MySql query how to get first where date count is less than

Goal

So my goal here is to have an sql query that returns the first date where there is no more than 5 records that respects the where clause(userId).

Current schema

|id|user_id|scheduled_at|
|1 |1      |2023-03-16  |
|2 |1      |2023-03-15  |
|3 |3      |2023-03-15  |
|4 |1      |2023-03-15  |
|5 |1      |2023-03-15  |

What have I achieved

    count(*) as cnt,
    scheduled_at
    from estudojo.user_scheduled_questions as uq where uq.user_id='1' and scheduled_at >=  '2023-03-14'
    group by scheduled_at
    having cnt < 5
    order by cnt ASC limit 1

The return is:

┌─────────┬─────┬─────────────────────────────┐
│ (index) │ cnt │        scheduled_at         │
├─────────┼─────┼─────────────────────────────┤
│    0    │  3  │ '2023-03-15'                │
└─────────┴─────┴─────────────────────────────┘

But still, not what I wanted, since the first date available is 2023-03-14

Expect

I expected something like:

┌─────────┬─────┬─────────────────────────────┐
│ (index) │ cnt │        scheduled_at         │
├─────────┼─────┼─────────────────────────────┤
│    0    │  0  │ '2023-03-14'                │
└─────────┴─────┴─────────────────────────────┘

>Solution :

Your data has now row for this user on March 14th, so the query cannot return what you expect.

### Problem to work on:
In the MySQL post, which date did the writer expect the query to return?

### Given material:
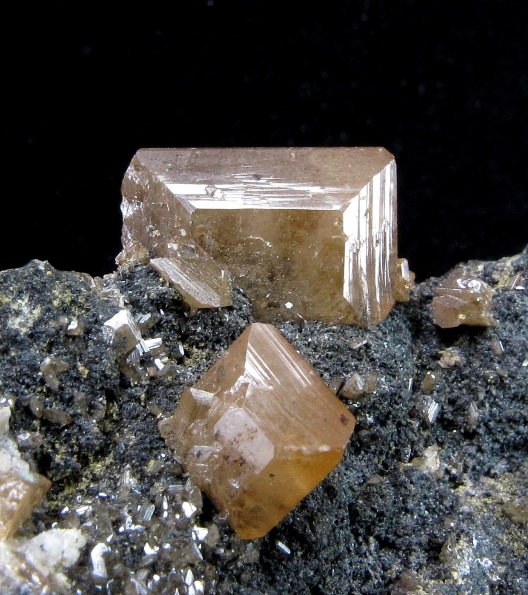 Wulfenite specimens Tsumeb rare These sharp isolated crystals measure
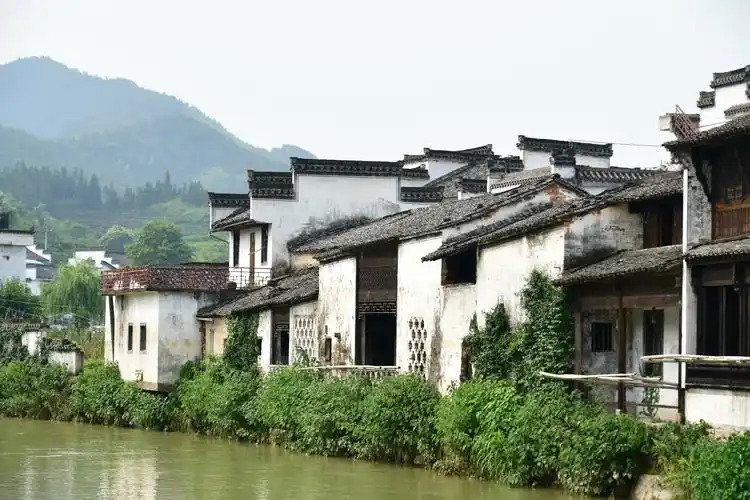 安徽省黄山市徽州区皖南古村落呈坎八卦村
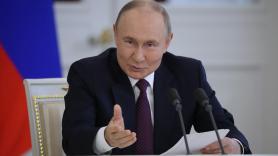 Putin abre la puerta a negociar con Ucrania mientras exhibe su nuevo misil hipersónico y Zelenski le contesta inmediatamente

### Output of the exercise:
2023-03-14